A dona de casa Ilma Maria Barbosa Ferreira, 62, e o marido precisavam se mudar de Governador Valadares, na região do Rio Doce, para Belo Horizonte. Eles encontraram o apartamento ideal para alugar no bairro Santo Antônio, na região Centro-Sul, fizeram uma proposta, conseguiram fiadores e tiveram a ficha aprovada.
O casal, então, contratou a mudança, empacotou tudo em casa e, quando veio à capital para assinar o contrato, foi informado de que não poderia fechar o negócio: o imóvel já tinha sido alugado, por meio de outra imobiliária.
“Eu já tinha até combinado com o proprietário da casa onde eu moro em Valadares de sair, já estava tudo pronto. Fiquei muito decepcionada, porque é difícil achar um apartamento que a gente gosta, com o tamanho, o preço e a localização ideais”, desabafa Ilma, que acabou alugando outro imóvel na capital.
Casos de locação em duplicidade, que podem ocorrer quando o proprietário de um imóvel recorre a mais de uma imobiliária, têm se tornado mais comuns, principalmente com as imobiliárias virtuais, segundo o presidente da Comissão de Direito Imobiliário da OAB-MG, Kênio de Souza Pereira.
Segundo ele, não é ilegal entregar o imóvel a mais de uma imobiliária, mas isso favorece a assinatura de dois contratos para uma única propriedade. “A locação em duplicidade é extremamente fácil de acontecer, porque, com a chave do imóvel, a imobiliária tem procuração para fechar o contrato. O proprietário deve escolher uma única empresa para ter segurança e saber a quem cobrar se tiver algum problema”, afirma.
De acordo com o advogado, o proprietário que provoca a locação em duplicidade pode ser responsabilizado judicialmente. “O inquilino preterido, que assina o contrato e fica sem o imóvel, tem direito a requerer indenização por danos materiais, que geralmente se baseia em seis meses de aluguel, e danos morais, pelo sofrimento, angústia, vergonha e desgaste que passou”, ressalta Pereira.
O advogado aconselha proprietários que querem uma divulgação maior do imóvel a optarem por uma rede de imobiliárias.

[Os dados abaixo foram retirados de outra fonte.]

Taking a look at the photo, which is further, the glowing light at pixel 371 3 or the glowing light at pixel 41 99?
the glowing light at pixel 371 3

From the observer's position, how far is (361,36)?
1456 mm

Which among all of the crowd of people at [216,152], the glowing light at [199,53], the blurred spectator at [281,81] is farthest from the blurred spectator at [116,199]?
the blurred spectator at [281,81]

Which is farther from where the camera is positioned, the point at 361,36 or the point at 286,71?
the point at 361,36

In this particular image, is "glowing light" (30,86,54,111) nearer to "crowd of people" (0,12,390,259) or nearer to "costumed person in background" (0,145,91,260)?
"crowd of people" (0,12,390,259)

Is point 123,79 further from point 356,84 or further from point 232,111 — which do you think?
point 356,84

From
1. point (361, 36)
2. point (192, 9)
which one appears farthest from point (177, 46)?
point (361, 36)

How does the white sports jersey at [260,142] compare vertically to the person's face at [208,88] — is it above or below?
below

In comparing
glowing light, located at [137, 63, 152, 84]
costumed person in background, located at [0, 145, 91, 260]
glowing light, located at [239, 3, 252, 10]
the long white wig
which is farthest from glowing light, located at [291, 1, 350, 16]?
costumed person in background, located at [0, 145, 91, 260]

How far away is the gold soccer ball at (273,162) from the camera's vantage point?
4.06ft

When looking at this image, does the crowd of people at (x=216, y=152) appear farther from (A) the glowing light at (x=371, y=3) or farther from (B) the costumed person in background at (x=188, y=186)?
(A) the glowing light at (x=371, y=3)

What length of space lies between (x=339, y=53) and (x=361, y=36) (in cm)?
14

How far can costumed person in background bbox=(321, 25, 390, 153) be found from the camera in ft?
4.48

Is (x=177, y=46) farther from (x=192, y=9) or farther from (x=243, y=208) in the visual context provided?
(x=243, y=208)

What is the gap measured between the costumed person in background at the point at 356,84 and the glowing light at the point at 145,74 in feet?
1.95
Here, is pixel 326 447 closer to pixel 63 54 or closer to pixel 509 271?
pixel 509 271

A diretora da imobiliária Céu Lar Imóveis, que cuidava do aluguel de Ilma, Adriana Magalhães, ressalta que a locação em duplicidade prejudica principalmente o inquilino, mas, também, a própria imobiliária, uma vez que a empresa só recebe quando fecha o negócio.
Adriana ressalta que trabalhar com exclusividade é o ideal, mas tornou-se mais difícil: “É uma relação de confiança, tanto que a gente tem procuração dos proprietários para assinar por eles. Como estamos em recessão e o período em que o imóvel está vago gera despesas, o proprietário fica ansioso para alugar rápido e é assediado por imobiliárias”, diz, ressaltando que o proprietário deve avisar se já estiver trabalhando com outra imobiliária.

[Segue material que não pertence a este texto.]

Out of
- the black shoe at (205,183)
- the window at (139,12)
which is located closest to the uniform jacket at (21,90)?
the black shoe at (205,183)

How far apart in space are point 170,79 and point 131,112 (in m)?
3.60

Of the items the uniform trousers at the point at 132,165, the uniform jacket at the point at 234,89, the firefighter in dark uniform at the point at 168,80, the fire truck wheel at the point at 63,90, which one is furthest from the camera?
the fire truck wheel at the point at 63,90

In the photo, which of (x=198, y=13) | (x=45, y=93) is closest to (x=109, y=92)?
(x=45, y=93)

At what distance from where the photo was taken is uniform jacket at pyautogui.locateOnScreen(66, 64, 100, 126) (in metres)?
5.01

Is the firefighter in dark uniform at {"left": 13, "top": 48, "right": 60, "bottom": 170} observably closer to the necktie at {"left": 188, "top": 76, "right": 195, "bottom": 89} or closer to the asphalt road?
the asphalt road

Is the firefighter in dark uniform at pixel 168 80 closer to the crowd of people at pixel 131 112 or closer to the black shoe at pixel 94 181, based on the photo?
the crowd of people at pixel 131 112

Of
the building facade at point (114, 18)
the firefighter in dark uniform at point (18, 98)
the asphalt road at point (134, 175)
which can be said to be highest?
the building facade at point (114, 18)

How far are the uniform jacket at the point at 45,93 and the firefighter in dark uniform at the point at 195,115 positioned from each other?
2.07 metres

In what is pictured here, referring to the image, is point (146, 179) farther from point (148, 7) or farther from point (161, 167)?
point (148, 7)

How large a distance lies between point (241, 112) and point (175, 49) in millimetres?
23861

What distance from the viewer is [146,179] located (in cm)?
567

Imobiliária 'original' deve ser comunicada pelo corretor
Trabalhar com um imóvel que já esteja com outra imobiliária sem comunicar a ela fere o código de ética da corretagem, segundo o presidente da Comissão de Direito Imobiliário da OAB-MG, Kênio de Souza Pereira. O texto veda ao corretor “aceitar incumbência de transação que esteja entregue a outro corretor sem lhe dar prévio conhecimento por escrito”.
“A imobiliária tem que procurar saber se o imóvel já não está sendo anunciado por outra e, se estiver, ela só pode trabalhar com o imóvel após comunicar a outra”, diz Pereira. Segundo o advogado, o corretor que age dessa maneira pode sofrer um processo no Conselho Regional de Corretores de Imóveis (Creci), receber multa e até ser suspenso da atividade imobiliária.
Dono da imobiliária Colonial Imóveis, Dias Vieira, diz que, muitas vezes, os proprietários não avisam que já entregaram seu imóvel a outra imobiliária. “Isso aumenta as chances de problema”, afirma.
A reportagem questionou o Creci-MG sobre o assunto, mas não obteve retorno.